DOCUMENT SECTION:
########

MPICH_PORT_RANGE="2000:8000"
export MPICH_PORT_RANGE

PATH=$PATH:$HOME/bin

#PATH=/usr/local/lam-7.1.2/bin:$PATH
#MANPATH=/usr/local/lam-7.1.2/man:$MANPATH

export PATH
#export MANPATH
 

We need to give the lamuser the same MPI configuration we created for the root user in part 1…

Create the file .mpd.conf as follows (with your own password for the secretword):


cd /home/lamuser
touch .mpd.conf
chmod 600 .mpd.conf
nano .mpd.conf

secretword=Myp@ssW0rD
 

The last step is to set ownership on the directory contents to the user:


chown -R lamuser:lamuser /home/lamuser
 

Adding the S3 Libraries

Download the developer tools for S3 to the instance:


-bash-3.1# wget http://developer.amazonwebservices.com/connect/servlet/KbServlet/download/134-102-759/s3-example-python-library.zip
-bash-3.1# unzip s3-example-python-library.zip
Archive:  s3-example-python-library.zip
   creating: s3-example-libraries/python/
  inflating: s3-example-libraries/python/README 
  inflating: s3-example-libraries/python/S3.py 
  inflating: s3-example-libraries/python/s3-driver.py 
  inflating: s3-example-libraries/python/s3-test.py
 

Rebundle the compute node image

We are going to make this a public AMI, so we need to clear out some data first.

Here’s the advice from the Amazon EC2 Developer Guide:

Protect Yourself

We have looked at making shared AMIs safe, secure and useable for the users who launch them, but if you publish a shared AMI you should also take steps to protect yourself against the users of your AMI. This section looks at steps you can take to do this.

########

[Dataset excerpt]

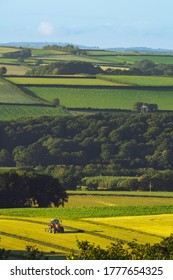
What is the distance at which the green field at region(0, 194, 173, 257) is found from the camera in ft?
225

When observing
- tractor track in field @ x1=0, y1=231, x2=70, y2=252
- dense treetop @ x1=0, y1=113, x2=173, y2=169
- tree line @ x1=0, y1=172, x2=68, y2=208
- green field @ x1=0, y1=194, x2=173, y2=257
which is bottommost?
dense treetop @ x1=0, y1=113, x2=173, y2=169

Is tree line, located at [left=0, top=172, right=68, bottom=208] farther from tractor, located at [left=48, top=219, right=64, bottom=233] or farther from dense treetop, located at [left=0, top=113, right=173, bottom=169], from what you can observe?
dense treetop, located at [left=0, top=113, right=173, bottom=169]

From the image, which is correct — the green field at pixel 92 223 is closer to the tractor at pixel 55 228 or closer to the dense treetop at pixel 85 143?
the tractor at pixel 55 228

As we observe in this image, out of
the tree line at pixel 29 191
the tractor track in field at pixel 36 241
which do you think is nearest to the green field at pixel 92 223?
the tractor track in field at pixel 36 241

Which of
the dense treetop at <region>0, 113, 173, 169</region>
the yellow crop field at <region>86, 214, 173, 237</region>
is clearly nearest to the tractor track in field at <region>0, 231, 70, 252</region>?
the yellow crop field at <region>86, 214, 173, 237</region>

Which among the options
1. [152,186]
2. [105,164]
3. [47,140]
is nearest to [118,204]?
[152,186]

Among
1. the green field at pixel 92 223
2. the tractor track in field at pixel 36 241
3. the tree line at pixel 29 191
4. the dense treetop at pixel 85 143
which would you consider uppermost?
the tractor track in field at pixel 36 241

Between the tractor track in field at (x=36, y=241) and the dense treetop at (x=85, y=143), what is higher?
the tractor track in field at (x=36, y=241)

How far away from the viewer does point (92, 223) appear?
8394 cm

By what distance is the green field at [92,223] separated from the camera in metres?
68.5

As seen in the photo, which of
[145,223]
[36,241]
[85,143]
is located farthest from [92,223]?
[85,143]

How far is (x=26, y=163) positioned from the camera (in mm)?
175375

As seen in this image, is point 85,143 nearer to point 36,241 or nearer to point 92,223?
point 92,223

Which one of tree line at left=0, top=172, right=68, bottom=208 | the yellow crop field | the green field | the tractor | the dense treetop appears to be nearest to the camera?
the green field
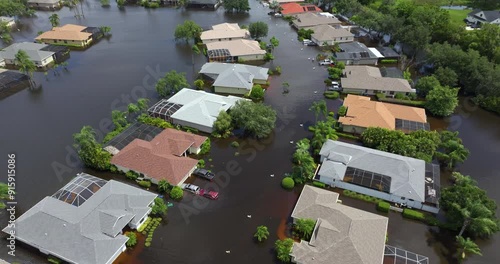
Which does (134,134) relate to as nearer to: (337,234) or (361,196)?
(337,234)

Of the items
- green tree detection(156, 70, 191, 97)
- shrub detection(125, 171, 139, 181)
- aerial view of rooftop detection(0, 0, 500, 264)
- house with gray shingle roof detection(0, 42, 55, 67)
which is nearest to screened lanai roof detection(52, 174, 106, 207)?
aerial view of rooftop detection(0, 0, 500, 264)

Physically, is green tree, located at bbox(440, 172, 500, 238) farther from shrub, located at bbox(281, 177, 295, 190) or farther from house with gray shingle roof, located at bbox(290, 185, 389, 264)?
shrub, located at bbox(281, 177, 295, 190)

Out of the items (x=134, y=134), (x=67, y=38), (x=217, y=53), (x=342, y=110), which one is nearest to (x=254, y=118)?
(x=342, y=110)

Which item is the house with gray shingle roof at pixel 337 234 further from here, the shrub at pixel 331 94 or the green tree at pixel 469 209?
the shrub at pixel 331 94

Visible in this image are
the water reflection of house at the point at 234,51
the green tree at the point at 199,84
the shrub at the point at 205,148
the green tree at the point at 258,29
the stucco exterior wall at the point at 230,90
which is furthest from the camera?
the green tree at the point at 258,29

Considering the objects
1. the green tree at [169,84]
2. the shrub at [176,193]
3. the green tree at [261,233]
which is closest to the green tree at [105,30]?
the green tree at [169,84]
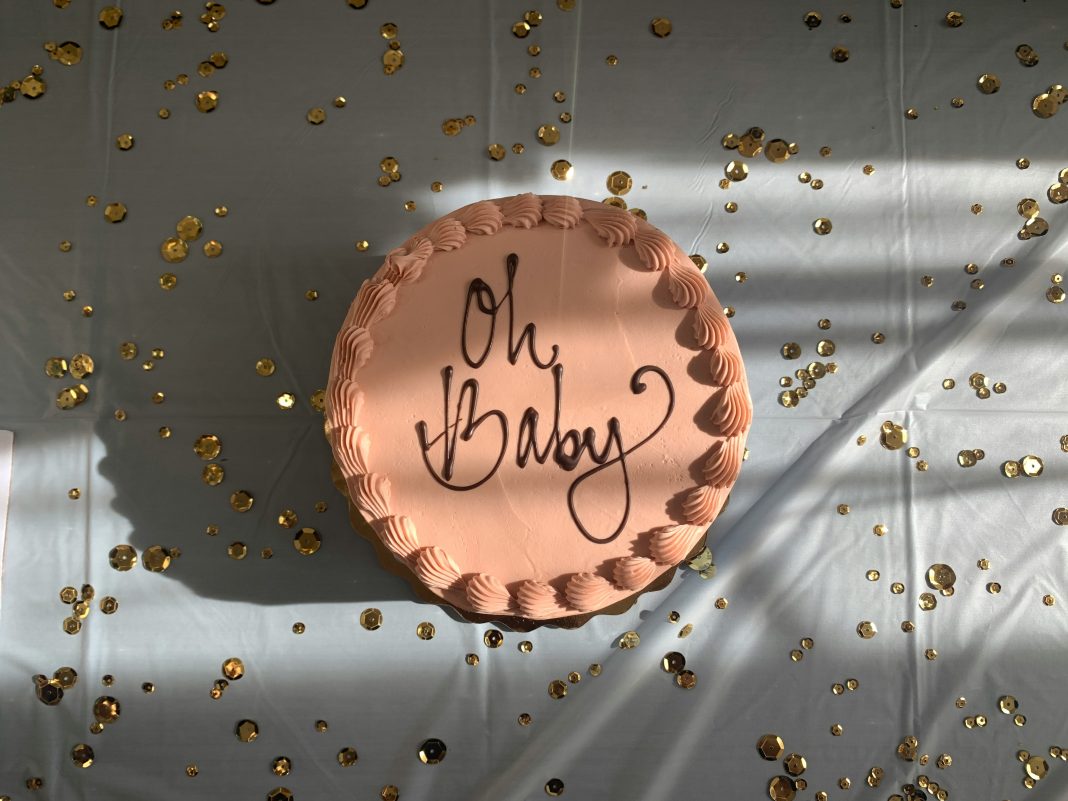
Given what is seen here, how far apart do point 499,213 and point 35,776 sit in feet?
5.26

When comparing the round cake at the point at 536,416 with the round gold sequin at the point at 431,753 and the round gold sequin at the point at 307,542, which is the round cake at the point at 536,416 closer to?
the round gold sequin at the point at 307,542

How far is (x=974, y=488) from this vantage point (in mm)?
2105

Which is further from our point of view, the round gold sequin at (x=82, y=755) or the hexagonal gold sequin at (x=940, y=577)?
the hexagonal gold sequin at (x=940, y=577)

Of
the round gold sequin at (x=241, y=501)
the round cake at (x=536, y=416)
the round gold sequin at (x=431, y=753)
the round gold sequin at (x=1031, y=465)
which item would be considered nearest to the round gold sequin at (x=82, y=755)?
the round gold sequin at (x=241, y=501)

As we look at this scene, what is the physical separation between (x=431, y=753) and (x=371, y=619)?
12.9 inches

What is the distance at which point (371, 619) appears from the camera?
6.55 ft

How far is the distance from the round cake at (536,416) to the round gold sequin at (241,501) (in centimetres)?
37

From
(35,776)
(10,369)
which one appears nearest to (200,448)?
(10,369)

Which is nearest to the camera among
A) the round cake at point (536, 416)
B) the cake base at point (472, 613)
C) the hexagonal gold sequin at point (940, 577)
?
the round cake at point (536, 416)

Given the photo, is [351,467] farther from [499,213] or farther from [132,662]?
[132,662]

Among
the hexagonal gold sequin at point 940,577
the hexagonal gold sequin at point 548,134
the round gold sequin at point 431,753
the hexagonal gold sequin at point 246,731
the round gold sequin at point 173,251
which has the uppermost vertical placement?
the hexagonal gold sequin at point 548,134

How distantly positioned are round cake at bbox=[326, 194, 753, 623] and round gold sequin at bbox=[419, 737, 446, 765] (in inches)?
17.0

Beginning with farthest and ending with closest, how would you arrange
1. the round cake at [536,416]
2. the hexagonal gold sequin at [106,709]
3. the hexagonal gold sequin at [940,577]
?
1. the hexagonal gold sequin at [940,577]
2. the hexagonal gold sequin at [106,709]
3. the round cake at [536,416]

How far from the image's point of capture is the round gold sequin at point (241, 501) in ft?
6.60
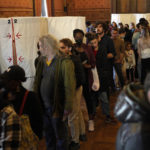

########

PROBLEM 1: Based on the setup guide, why does some data need to be cleared out before the compute node image is rebundled?
PROBLEM 2: Output everything in the listing from the line containing "Which is nearest to the camera among" down to the end of the listing as a JSON list of strings, one string per line, skipping blank lines and leaving out any pictures.
The setup guide and the listing come from separate sources.

COMPLETE ANSWER 1: The image is going to be made a public AMI, so data has to be cleared out first. The quoted advice adds that anyone publishing a shared AMI should take steps to protect themselves against the users who launch it.

COMPLETE ANSWER 2:
[
  "Which is nearest to the camera among",
  "A) the round cake at point (536, 416)",
  "B) the cake base at point (472, 613)",
  "C) the hexagonal gold sequin at point (940, 577)",
  "?",
  "the round cake at point (536, 416)",
  "Given the photo, is [351,467] farther from [499,213] or farther from [132,662]?",
  "[132,662]",
  "Among",
  "the hexagonal gold sequin at point 940,577",
  "the hexagonal gold sequin at point 548,134",
  "the round gold sequin at point 431,753",
  "the hexagonal gold sequin at point 246,731",
  "the round gold sequin at point 173,251",
  "which has the uppermost vertical placement?",
  "the hexagonal gold sequin at point 548,134",
  "How distantly positioned are round cake at bbox=[326, 194, 753, 623] and round gold sequin at bbox=[419, 737, 446, 765] (in inches)?",
  "17.0",
  "Beginning with farthest and ending with closest, how would you arrange",
  "1. the round cake at [536,416]",
  "2. the hexagonal gold sequin at [106,709]",
  "3. the hexagonal gold sequin at [940,577]",
  "?",
  "1. the hexagonal gold sequin at [940,577]",
  "2. the hexagonal gold sequin at [106,709]",
  "3. the round cake at [536,416]",
  "How far from the image's point of capture is the round gold sequin at point (241, 501) in ft?",
  "6.60"
]